What's new
Fantasy Football - Footballguys Forums

Welcome to Our Forums. Once you've registered and logged in, you're primed to talk football, among other topics, with the sharpest and most experienced fantasy players on the internet.

Is Anyone Else Old Enough To Remember... (2 Viewers)

abrunn1133

Footballguy
1. Bringing 15 self-addresses, stamped envelopes to the draft do the commissioner can mail out weekly standings.
2. Bringing a magazine that was printed 2 months prior to your draft
3. Calling the commissioner on a land line for adds/drops
4. Looking at the Monday newspaper to see how many points your team scored
5. Being able to watch one game/week, plus the Monday Night/Cowboys game, and not having any idea how your guys performed.

Ah, the good old days.
 
1. Bringing 15 self-addresses, stamped envelopes to the draft do the commissioner can mail out weekly standings.
● ● ● ●
■ What this exercise asks ■
1. Reproduce part of the forum post word for word, beginning at the words "2. Bringing a" and stopping after "good old days.".
2. Decide whether each statement agrees with the forum post, and answer yes or no with the deciding words from the forum post quoted exactly: (a) The post lists calling the commissioner on a land line for adds/drops. (b) The magazine brought to the draft had been printed two weeks before it. (c) Team point totals were checked in the Sunday newspaper.

Spatial reasoning rows
● ● ● ●
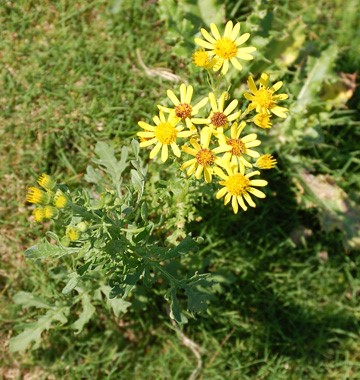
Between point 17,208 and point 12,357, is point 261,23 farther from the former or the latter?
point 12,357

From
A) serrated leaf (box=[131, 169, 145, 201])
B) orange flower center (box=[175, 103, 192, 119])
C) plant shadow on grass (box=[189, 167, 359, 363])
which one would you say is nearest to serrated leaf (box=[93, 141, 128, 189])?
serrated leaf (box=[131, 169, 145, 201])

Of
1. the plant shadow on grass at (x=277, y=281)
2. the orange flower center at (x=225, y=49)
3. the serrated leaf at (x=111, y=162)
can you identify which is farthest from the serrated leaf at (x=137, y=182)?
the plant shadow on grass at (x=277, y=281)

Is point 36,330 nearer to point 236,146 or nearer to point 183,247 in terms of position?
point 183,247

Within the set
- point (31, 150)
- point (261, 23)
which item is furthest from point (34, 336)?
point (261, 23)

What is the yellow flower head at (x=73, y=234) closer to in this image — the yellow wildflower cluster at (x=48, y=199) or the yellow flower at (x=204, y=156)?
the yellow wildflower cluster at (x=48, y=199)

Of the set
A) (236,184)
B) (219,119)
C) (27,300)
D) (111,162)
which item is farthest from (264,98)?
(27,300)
● ● ● ●
■ Answers given ■
1.
2. Bringing a magazine that was printed 2 months prior to your draft
3. Calling the commissioner on a land line for adds/drops
4. Looking at the Monday newspaper to see how many points your team scored
5. Being able to watch one game/week, plus the Monday Night/Cowboys game, and not having any idea how your guys performed.

Ah, the good old days.

2.
(a) Yes: "Calling the commissioner on a land line for adds/drops"
(b) No: "Bringing a magazine that was printed 2 months prior to your draft"
(c) No: "Looking at the Monday newspaper to see how many points your team scored"